Al di là di questo, le nuove disposizioni, allargandosi ormai a molte partecipate, hanno cambiato il quadro anche per Nexperia. Infatti, se già da tempo Wingtech è sulla Entity List delle restrizioni stelle-e-strisce, dal 30 settembre anche l’azienda olandese ci sarebbe finita. La perdita di questa relazione sarebbe stata un duro colpo.
Ma c’è di più. Perché stando a quel che l’Huffington Post riporta delle carte del Tribunale di Amsterdam, “il governo statunitense aveva chiarito che, se fosse rimasto al comando il suo attuale amministratore delegato, Zhang Xuezheng, la società non sarebbe stata rimossa dalla lista dei controlli sulle esportazioni“.
Un ricatto che, a quanto pare, non turba troppo né i ‘sovranari’ olandesi né quelli europeisti. E così, quello stesso 30 settembre, L’Aja, vero centro del potere del paese europeo, ha deciso il sequestro, mettendo in moto una valanga che ora, come è successo più di una volta negli ultimi mesi, sta arrivando dritta sulla UE, più che sulla Cina.
Infatti, Pechino ha deciso di rispondere vietando le esportazioni dei prodotti di Nexperia verso la UE. Il problema è proprio che, anche se con sede nei Paesi Bassi, i chip vengono spesso definitivamente assemblati e impacchettati in Estremo Oriente. Questo ha subito mandato mandato in tilt politici e aziende del Vecchio Continente.
Mentre la divisione cinese di Nexperia ha sostanzialmente dichiarato la propria indipendenza dalla gestione ‘commissariale’, il ministro dell’Economia dei Paesi Bassi, Vincenti Karremans, ha richiesto un colloquio con il ministro del Commercio del Dragone, Wang Wentao, stando a una dichiarazione del dicastero di quest’ultimo.
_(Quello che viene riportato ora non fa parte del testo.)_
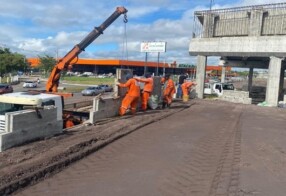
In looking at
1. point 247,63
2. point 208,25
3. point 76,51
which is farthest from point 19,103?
point 247,63

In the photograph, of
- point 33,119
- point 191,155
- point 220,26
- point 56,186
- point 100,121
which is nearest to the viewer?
point 56,186

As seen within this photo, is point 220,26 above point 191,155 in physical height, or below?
above

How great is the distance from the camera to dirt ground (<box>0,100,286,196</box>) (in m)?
6.78

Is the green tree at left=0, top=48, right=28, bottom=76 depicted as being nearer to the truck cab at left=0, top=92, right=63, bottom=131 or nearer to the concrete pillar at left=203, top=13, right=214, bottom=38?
the concrete pillar at left=203, top=13, right=214, bottom=38

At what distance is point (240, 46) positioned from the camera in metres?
31.9

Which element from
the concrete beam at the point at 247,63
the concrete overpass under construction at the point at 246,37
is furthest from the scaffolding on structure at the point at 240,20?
the concrete beam at the point at 247,63

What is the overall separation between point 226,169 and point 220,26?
2850cm

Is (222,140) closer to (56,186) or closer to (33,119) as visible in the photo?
(33,119)

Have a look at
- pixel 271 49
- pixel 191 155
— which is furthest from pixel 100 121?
pixel 271 49

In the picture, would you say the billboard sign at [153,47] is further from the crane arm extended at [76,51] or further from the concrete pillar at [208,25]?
the crane arm extended at [76,51]

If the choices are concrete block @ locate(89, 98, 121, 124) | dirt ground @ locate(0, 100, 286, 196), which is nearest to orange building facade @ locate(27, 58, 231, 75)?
concrete block @ locate(89, 98, 121, 124)

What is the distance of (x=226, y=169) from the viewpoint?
8344mm

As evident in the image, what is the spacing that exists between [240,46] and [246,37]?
850 mm

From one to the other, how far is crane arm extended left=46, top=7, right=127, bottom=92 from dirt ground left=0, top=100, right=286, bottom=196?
7681 millimetres
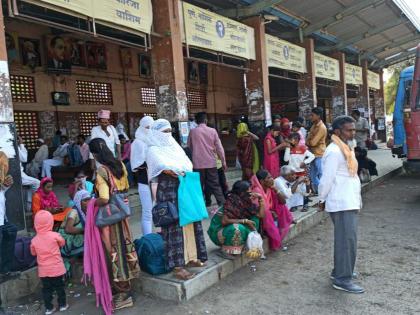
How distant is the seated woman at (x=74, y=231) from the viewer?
160 inches

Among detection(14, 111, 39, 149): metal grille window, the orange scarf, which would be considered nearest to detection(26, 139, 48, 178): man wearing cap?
detection(14, 111, 39, 149): metal grille window

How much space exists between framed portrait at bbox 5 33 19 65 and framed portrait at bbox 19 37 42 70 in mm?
145

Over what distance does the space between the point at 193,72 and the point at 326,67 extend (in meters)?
4.97

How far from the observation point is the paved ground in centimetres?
332

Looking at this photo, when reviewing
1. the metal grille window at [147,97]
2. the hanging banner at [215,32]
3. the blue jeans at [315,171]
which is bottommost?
the blue jeans at [315,171]

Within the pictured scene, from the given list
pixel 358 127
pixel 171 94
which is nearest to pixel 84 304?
pixel 171 94

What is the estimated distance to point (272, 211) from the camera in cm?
471

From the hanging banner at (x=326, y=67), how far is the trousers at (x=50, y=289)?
1229 cm

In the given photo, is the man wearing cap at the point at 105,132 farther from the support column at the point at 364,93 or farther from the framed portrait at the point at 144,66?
the support column at the point at 364,93

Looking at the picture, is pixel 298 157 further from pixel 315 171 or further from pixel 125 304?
pixel 125 304

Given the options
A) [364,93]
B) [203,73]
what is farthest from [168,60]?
[364,93]

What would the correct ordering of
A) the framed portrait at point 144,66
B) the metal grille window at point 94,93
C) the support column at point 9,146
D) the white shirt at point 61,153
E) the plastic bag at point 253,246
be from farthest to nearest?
the framed portrait at point 144,66 → the metal grille window at point 94,93 → the white shirt at point 61,153 → the support column at point 9,146 → the plastic bag at point 253,246

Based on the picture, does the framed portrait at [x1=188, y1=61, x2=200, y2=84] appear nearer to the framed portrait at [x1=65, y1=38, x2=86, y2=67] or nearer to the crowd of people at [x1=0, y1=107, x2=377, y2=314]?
the framed portrait at [x1=65, y1=38, x2=86, y2=67]

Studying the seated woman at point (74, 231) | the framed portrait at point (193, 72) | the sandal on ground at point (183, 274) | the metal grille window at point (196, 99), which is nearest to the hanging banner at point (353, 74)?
the metal grille window at point (196, 99)
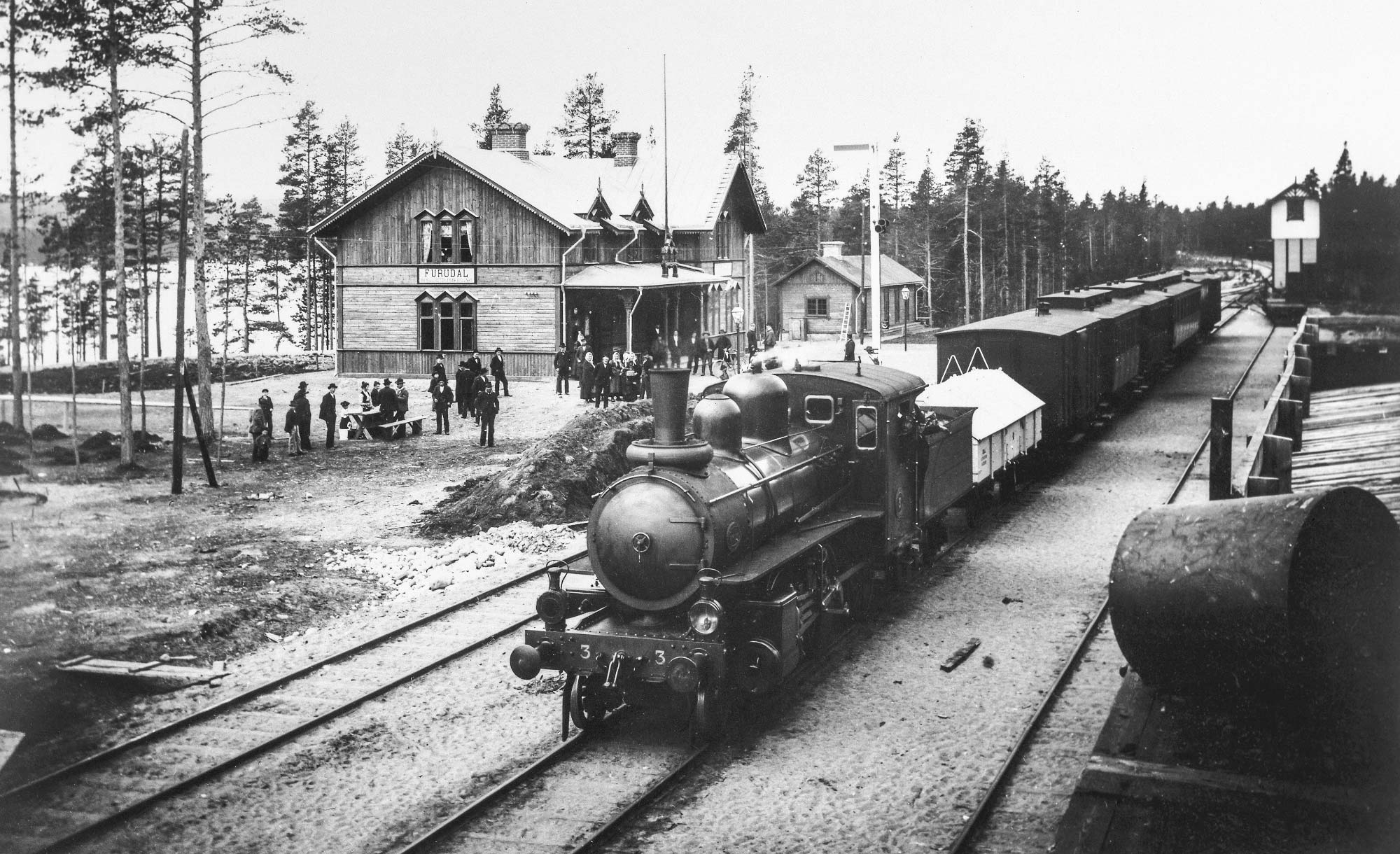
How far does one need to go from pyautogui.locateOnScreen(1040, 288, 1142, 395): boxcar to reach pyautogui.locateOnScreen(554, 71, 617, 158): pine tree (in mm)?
35081

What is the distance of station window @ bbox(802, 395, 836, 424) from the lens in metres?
12.3

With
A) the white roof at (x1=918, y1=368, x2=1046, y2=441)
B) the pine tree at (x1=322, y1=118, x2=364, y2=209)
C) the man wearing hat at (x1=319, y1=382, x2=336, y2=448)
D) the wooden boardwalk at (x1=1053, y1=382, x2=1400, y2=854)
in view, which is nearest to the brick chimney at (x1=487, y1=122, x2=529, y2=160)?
the pine tree at (x1=322, y1=118, x2=364, y2=209)

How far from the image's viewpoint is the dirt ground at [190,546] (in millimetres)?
11797

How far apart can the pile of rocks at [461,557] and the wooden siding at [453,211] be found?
788 inches

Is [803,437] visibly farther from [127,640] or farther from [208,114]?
[208,114]

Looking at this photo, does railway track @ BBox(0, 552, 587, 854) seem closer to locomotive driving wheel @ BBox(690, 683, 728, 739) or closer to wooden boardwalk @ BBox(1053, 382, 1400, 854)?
locomotive driving wheel @ BBox(690, 683, 728, 739)

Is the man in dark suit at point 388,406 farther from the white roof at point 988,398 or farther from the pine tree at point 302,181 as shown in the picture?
the pine tree at point 302,181

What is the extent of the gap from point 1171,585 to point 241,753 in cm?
706

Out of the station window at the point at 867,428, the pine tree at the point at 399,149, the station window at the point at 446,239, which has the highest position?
the pine tree at the point at 399,149

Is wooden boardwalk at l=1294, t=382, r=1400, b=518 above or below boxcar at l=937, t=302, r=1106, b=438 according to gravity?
below

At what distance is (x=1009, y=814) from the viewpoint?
→ 317 inches

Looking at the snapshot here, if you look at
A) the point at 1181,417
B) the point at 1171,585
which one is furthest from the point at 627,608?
the point at 1181,417

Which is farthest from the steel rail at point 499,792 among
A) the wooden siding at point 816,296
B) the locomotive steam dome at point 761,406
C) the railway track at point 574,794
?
the wooden siding at point 816,296

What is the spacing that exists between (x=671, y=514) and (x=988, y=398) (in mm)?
11098
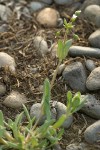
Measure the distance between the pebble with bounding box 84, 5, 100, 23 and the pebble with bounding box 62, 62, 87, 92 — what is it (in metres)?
0.63

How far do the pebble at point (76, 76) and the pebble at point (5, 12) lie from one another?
834mm

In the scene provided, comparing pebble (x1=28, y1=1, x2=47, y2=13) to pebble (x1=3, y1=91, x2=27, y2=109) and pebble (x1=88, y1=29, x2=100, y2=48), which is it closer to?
pebble (x1=88, y1=29, x2=100, y2=48)

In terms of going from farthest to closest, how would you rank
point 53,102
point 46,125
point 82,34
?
point 82,34
point 53,102
point 46,125

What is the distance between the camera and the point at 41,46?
2.80m

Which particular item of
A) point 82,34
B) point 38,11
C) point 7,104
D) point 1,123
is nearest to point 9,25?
point 38,11

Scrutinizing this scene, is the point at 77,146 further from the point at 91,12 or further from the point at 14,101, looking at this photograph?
the point at 91,12

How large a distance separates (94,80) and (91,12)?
812 millimetres

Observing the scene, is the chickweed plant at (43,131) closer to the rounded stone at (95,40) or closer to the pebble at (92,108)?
the pebble at (92,108)

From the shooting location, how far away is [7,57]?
267 cm

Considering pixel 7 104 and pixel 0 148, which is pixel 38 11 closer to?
pixel 7 104

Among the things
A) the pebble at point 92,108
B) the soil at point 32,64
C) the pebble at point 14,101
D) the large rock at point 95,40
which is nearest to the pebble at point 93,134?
the soil at point 32,64

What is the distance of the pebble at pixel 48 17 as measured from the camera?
10.0ft

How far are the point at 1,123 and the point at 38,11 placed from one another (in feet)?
4.43

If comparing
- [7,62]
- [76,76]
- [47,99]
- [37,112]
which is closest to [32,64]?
[7,62]
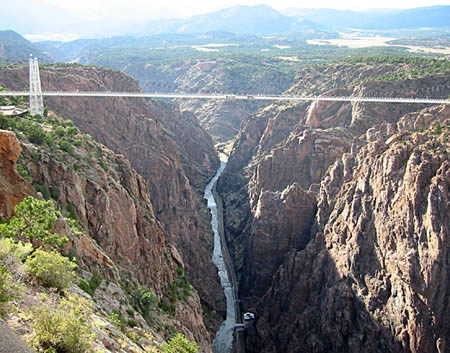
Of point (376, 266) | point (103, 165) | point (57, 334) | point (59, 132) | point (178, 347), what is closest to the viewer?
point (57, 334)

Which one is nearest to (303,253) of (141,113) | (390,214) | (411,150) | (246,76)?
(390,214)

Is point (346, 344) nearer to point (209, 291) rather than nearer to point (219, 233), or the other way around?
point (209, 291)

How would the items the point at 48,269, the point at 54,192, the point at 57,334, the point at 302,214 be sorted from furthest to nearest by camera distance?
the point at 302,214
the point at 54,192
the point at 48,269
the point at 57,334

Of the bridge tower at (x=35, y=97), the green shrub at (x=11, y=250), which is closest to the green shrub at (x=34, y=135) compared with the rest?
the bridge tower at (x=35, y=97)

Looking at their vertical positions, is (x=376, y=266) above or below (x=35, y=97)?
below

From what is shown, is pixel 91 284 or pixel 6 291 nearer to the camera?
pixel 6 291

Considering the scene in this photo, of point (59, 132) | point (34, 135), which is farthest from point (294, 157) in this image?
point (34, 135)

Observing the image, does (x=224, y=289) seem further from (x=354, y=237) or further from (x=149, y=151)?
(x=149, y=151)
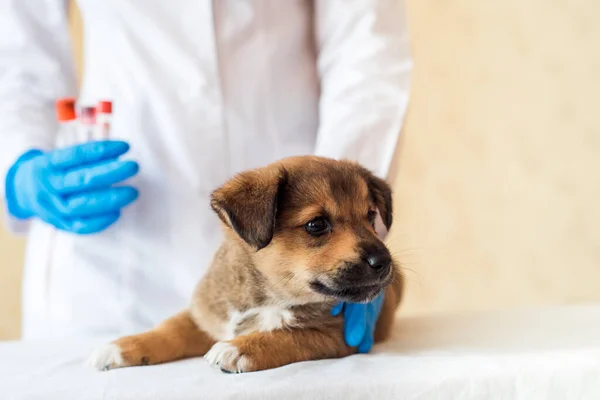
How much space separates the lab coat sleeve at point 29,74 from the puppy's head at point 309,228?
661 millimetres

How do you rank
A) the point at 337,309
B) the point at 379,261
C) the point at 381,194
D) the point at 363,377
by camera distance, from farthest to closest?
1. the point at 381,194
2. the point at 337,309
3. the point at 379,261
4. the point at 363,377

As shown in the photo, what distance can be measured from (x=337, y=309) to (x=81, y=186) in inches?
24.0

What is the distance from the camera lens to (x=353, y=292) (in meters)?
1.04

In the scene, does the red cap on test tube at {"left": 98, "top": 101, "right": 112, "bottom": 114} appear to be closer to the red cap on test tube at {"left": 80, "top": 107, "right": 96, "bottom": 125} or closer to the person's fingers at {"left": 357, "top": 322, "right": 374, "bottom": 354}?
the red cap on test tube at {"left": 80, "top": 107, "right": 96, "bottom": 125}

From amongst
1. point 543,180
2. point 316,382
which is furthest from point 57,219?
point 543,180

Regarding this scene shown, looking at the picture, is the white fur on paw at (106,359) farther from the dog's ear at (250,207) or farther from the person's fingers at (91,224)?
the person's fingers at (91,224)

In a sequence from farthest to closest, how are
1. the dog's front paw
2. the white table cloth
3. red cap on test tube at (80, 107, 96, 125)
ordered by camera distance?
red cap on test tube at (80, 107, 96, 125) < the dog's front paw < the white table cloth

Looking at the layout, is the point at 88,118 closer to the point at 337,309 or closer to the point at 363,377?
the point at 337,309

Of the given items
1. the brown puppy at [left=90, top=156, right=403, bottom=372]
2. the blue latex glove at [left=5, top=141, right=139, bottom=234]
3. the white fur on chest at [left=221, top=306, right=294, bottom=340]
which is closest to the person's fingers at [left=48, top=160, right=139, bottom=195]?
the blue latex glove at [left=5, top=141, right=139, bottom=234]

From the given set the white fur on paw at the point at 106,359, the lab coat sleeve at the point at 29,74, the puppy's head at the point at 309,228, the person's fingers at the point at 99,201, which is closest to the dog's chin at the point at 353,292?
the puppy's head at the point at 309,228

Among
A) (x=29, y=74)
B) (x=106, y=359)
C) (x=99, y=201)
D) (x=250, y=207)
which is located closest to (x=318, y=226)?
(x=250, y=207)

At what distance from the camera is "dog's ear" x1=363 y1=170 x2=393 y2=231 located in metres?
1.24

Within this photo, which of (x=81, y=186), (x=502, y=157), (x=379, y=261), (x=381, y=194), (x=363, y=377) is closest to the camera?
(x=363, y=377)

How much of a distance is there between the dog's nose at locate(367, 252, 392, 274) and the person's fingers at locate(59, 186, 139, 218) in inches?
23.2
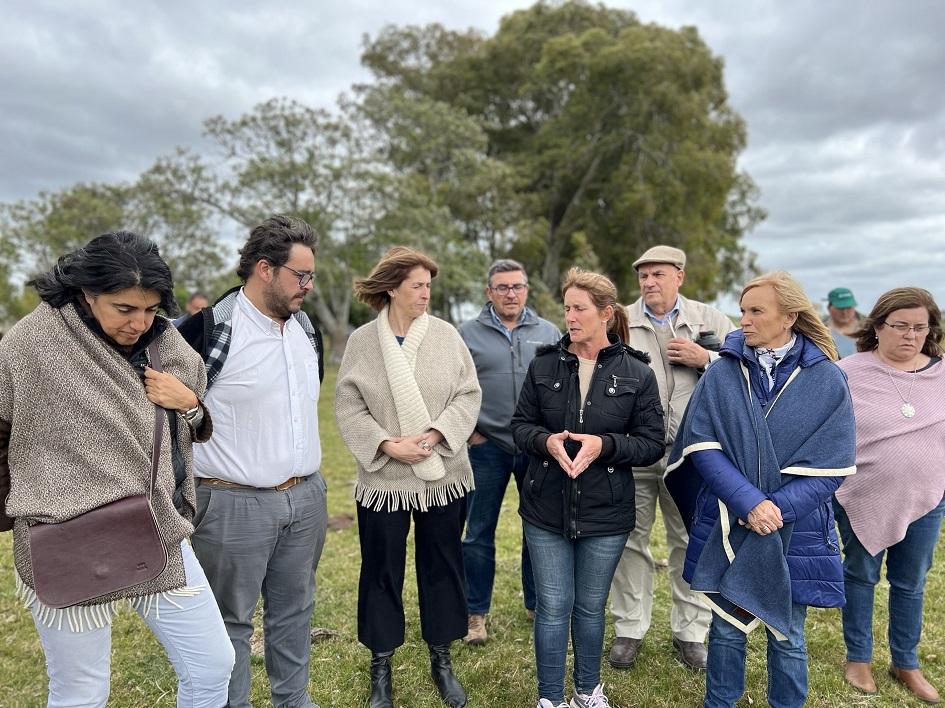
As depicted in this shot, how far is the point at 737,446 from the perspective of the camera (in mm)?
2957

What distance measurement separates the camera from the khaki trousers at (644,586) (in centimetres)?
389

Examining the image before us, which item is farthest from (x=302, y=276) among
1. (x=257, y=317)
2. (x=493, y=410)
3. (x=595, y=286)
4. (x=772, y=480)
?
(x=772, y=480)

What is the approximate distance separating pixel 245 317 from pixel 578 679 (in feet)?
7.77

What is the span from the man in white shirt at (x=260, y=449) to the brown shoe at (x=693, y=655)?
87.8 inches

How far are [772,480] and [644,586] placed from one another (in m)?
1.41

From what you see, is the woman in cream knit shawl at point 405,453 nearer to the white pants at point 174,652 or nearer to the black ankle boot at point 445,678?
the black ankle boot at point 445,678

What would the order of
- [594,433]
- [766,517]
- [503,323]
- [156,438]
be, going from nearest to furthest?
[156,438]
[766,517]
[594,433]
[503,323]

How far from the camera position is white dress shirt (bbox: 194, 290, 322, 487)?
2787mm

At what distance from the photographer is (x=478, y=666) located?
3814 mm

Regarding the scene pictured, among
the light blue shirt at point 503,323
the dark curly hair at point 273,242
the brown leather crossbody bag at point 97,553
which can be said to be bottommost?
the brown leather crossbody bag at point 97,553

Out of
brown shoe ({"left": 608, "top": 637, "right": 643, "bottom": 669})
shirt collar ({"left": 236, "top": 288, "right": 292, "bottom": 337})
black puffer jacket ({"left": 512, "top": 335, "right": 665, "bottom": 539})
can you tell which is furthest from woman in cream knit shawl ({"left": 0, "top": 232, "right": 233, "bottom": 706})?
brown shoe ({"left": 608, "top": 637, "right": 643, "bottom": 669})

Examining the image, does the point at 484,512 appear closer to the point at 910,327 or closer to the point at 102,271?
the point at 910,327

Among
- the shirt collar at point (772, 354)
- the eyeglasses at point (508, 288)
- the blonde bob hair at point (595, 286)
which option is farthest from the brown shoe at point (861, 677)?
the eyeglasses at point (508, 288)

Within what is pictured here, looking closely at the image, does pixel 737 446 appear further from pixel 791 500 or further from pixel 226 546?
pixel 226 546
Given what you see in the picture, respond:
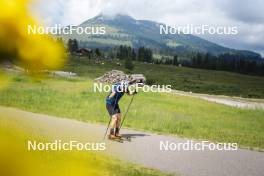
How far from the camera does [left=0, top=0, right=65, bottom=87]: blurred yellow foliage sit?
0.97 meters

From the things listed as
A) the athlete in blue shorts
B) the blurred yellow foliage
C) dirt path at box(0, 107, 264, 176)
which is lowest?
dirt path at box(0, 107, 264, 176)

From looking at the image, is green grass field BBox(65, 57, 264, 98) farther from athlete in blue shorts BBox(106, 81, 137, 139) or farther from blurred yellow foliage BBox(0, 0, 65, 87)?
blurred yellow foliage BBox(0, 0, 65, 87)

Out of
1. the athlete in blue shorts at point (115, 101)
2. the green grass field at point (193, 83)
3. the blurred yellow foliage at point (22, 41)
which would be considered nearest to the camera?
the blurred yellow foliage at point (22, 41)

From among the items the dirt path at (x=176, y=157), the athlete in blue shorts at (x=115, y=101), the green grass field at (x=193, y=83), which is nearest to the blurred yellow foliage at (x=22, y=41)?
the dirt path at (x=176, y=157)

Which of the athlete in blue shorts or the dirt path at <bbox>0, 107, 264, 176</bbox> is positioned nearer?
the dirt path at <bbox>0, 107, 264, 176</bbox>

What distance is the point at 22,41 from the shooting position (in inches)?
39.9

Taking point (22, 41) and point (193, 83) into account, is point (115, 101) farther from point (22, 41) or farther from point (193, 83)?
point (193, 83)

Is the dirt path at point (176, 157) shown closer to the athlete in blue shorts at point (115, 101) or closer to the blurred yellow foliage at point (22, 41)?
the athlete in blue shorts at point (115, 101)

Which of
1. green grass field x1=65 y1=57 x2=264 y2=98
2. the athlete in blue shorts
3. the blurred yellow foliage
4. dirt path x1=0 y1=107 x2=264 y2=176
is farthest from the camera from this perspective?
green grass field x1=65 y1=57 x2=264 y2=98

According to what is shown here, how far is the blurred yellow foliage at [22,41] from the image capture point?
0.97 m

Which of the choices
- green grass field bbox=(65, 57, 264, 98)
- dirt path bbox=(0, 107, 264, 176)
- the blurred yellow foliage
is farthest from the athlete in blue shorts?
green grass field bbox=(65, 57, 264, 98)

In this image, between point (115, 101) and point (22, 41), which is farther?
point (115, 101)

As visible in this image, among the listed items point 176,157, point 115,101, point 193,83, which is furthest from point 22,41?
point 193,83

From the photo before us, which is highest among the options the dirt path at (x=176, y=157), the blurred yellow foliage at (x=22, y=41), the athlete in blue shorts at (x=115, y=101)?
the blurred yellow foliage at (x=22, y=41)
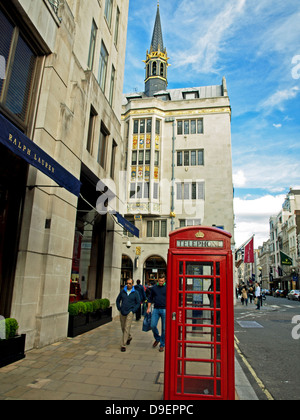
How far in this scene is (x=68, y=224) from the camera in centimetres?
945

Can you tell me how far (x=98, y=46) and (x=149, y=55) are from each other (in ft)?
117

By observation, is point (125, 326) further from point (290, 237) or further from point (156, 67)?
point (290, 237)

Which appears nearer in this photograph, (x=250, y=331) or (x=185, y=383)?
(x=185, y=383)

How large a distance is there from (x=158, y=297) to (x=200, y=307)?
3.74 m

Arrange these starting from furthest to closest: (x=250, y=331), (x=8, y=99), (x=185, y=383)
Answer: (x=250, y=331), (x=8, y=99), (x=185, y=383)

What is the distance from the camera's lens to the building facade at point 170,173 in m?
31.1

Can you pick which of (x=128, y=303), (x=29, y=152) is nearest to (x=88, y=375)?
(x=128, y=303)

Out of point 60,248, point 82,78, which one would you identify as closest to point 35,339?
point 60,248

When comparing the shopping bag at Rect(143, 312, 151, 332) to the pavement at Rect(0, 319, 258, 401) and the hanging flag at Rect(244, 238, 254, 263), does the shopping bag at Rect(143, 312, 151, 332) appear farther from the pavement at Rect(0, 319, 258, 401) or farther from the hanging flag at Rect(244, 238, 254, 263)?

Mentre Karremans ha espresso fiducia nel raggiungimento di una soluzione, il politico cinese è stato più netto nell’attribuire la responsabilità del conflitto alla parte olandese, e che deve essere perciò questa “ad agire nell’ottica generale di preservare la sicurezza e la stabilità“.
Intanto, dall’automotive europeo arrivano affermazioni preoccupate. Hildegard Mueller, presidente dell’associazione dell’industria automobilistica tedesca VDA ha dichiarato che “la situazione potrebbe portare a notevoli restrizioni produttive nel prossimo futuro, e possibilmente anche a fermi di produzione se l’interruzione nella fornitura dei chip Nexperia non sarà risolta abreve termine“.
Volkswagen ha annunciato che sta per interrompere l’assemblaggio di due modelli – Golf e Tiguan – e, secondo il giornale tedesco Bild, ciò deriva proprio dall’affaire Nexperia, anche se dalla società smentiscono. Intanto, si sono però già mossi per trovare un altro fornitore che possa garantire i chip necessari.
Persino l’ACEA, l’associazione europea dei produttori di auto, si è detta “profondamente preoccupata” per possibili “interruzioni significative” delle linee di produzione. Questo tipo di ansie sono state registrate anche nell’automotive giapponese. Intanto, la divisione cinese ha ricominciato a distribuire i suoi prodotti sul mercato interno… ma è disposta a farsi pagare solo in yuan.
La vicenda è un altro sintomo della debolezza della UE, stretta tra il dover esaudire i desideri di Washington (che è ben felice di mandare ulteriormente in crisi l’industria europea, sperando di attirare investimenti verso gli States) e la guerra che vuole portare a ogni costo al resto del mondo, con cui potrebbe in realtà intrattenere affari d’oro.
La scelta guerrafondaia – nelle varie sfaccettature che può assumere questa definizione – di una classe dirigente miope e imbevuta della propria stessa propaganda suprematista che ha raccontato per decenni cozza con l’evidente impreparazione nella competizione globale. Prima si riesce a rompere questo ciclo fallimentare che persegue l’imperialismo europeo, prima si apre la via per un’alternativa.